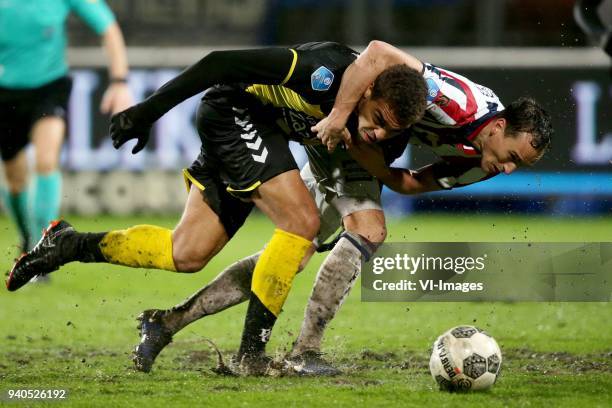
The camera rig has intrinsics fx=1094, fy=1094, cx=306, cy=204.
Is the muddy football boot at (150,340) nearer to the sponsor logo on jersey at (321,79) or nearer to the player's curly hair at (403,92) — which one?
the sponsor logo on jersey at (321,79)

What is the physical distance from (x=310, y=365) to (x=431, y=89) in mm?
1378

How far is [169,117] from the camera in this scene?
12.3m

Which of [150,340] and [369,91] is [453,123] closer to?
[369,91]

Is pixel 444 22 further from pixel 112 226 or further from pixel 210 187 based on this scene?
pixel 210 187

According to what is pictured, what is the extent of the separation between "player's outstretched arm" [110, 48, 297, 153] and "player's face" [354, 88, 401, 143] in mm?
368

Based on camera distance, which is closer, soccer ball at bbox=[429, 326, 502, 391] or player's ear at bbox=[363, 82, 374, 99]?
soccer ball at bbox=[429, 326, 502, 391]

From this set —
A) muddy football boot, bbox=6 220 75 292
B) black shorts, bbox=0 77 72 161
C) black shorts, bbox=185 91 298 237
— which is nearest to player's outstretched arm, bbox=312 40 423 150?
black shorts, bbox=185 91 298 237

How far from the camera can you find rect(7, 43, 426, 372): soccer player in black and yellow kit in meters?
4.71

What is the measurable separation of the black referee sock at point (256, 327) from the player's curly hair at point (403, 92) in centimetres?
105

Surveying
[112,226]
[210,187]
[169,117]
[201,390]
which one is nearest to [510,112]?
[210,187]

::::

EXERCISE:
Copy out every line of the material above exactly, skipping the pictures.

SOLUTION FOR THIS TASK:
The camera rig has intrinsics fx=1094, fy=1094, cx=306, cy=204.
Is the muddy football boot at (150,340) nearer to the sponsor logo on jersey at (321,79) or nearer to the player's curly hair at (403,92) — which one?
the sponsor logo on jersey at (321,79)

What is the physical distance from (x=310, y=365) to (x=431, y=89) in mm?
1378

How far is [169,117] from the camera in this scene?
12.3m

Which of [150,340] and [369,91] is [453,123] closer to?
[369,91]

Is pixel 444 22 further from pixel 112 226 or further from pixel 210 187 based on this scene?
pixel 210 187

According to what is pictured, what is the extent of the separation between "player's outstretched arm" [110, 48, 297, 153] and "player's face" [354, 88, 401, 143] in mm?
368

Based on camera distance, which is closer, soccer ball at bbox=[429, 326, 502, 391] or player's ear at bbox=[363, 82, 374, 99]?
soccer ball at bbox=[429, 326, 502, 391]

From this set —
A) muddy football boot, bbox=6 220 75 292
B) black shorts, bbox=0 77 72 161
C) black shorts, bbox=185 91 298 237
— which is nearest to player's outstretched arm, bbox=312 40 423 150?
black shorts, bbox=185 91 298 237

How far from the camera can you find rect(7, 43, 426, 372): soccer player in black and yellow kit in meters?
4.71

What is the measurable separation of the black referee sock at point (256, 327) from the player's curly hair at point (403, 92) in centimetres?
105

Surveying
[112,226]
[210,187]
[169,117]
[201,390]
which one is nearest to [510,112]?
[210,187]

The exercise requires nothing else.